This essay was selected as one of two runner-ups in the 2022 Michèle Whitecliffe Art Writing Prize.
Each year entrants into the Michèle Whitecliffe Art Writing Prize respond to a theme and in 2022 the theme was ‘Freedom’. New constraints experienced during the height of the global Covid-19 pandemic curtailed our ability to travel, socialise, connect with whānau and in some cases make a living. This coincided with increased political and economic uncertainty globally, resulting in an intensification of the already fraught debates about freedom of speech, control of information and the meaning and practical working of democracy. Writers were asked to consider where freedom is to be found and comment its representation in art.
This year’s judge was award-winning writer and critic Chris Kraus. Now based in Los Angeles after many years in New York City, Kraus spent some of her early life in Aotearoa New Zealand, attending Victoria University of Wellington and working as a journalist at the Evening Post. She is perhaps best known for her 1997 genre-breaking novel I Love Dick, described by the Guardian as a ‘cult feminist classic’, which in 2016 was adapted for television.

---

__The problem__: Copy out, word for word and in full, the passage above about the 2022 Michèle Whitecliffe Art Writing Prize.

---

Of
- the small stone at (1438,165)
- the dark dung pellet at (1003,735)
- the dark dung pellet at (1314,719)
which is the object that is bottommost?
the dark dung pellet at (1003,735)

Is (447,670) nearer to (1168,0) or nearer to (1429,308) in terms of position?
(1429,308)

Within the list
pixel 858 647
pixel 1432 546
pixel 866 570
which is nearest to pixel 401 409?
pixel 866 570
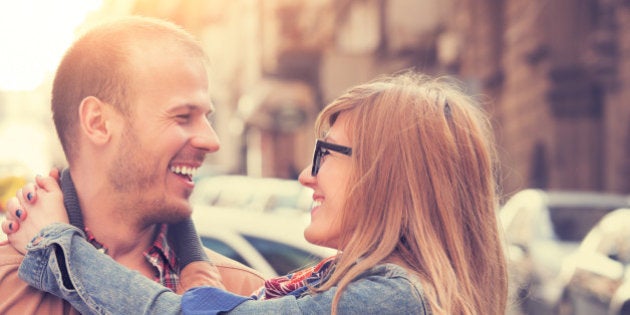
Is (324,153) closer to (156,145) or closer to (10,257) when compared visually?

---

__Exercise output__:
This essay was selected as one of two runner-ups in the 2022 Michèle Whitecliffe Art Writing Prize.
Each year entrants into the Michèle Whitecliffe Art Writing Prize respond to a theme and in 2022 the theme was ‘Freedom’. New constraints experienced during the height of the global Covid-19 pandemic curtailed our ability to travel, socialise, connect with whānau and in some cases make a living. This coincided with increased political and economic uncertainty globally, resulting in an intensification of the already fraught debates about freedom of speech, control of information and the meaning and practical working of democracy. Writers were asked to consider where freedom is to be found and comment its representation in art.
This year’s judge was award-winning writer and critic Chris Kraus. Now based in Los Angeles after many years in New York City, Kraus spent some of her early life in Aotearoa New Zealand, attending Victoria University of Wellington and working as a journalist at the Evening Post. She is perhaps best known for her 1997 genre-breaking novel I Love Dick, described by the Guardian as a ‘cult feminist classic’, which in 2016 was adapted for television.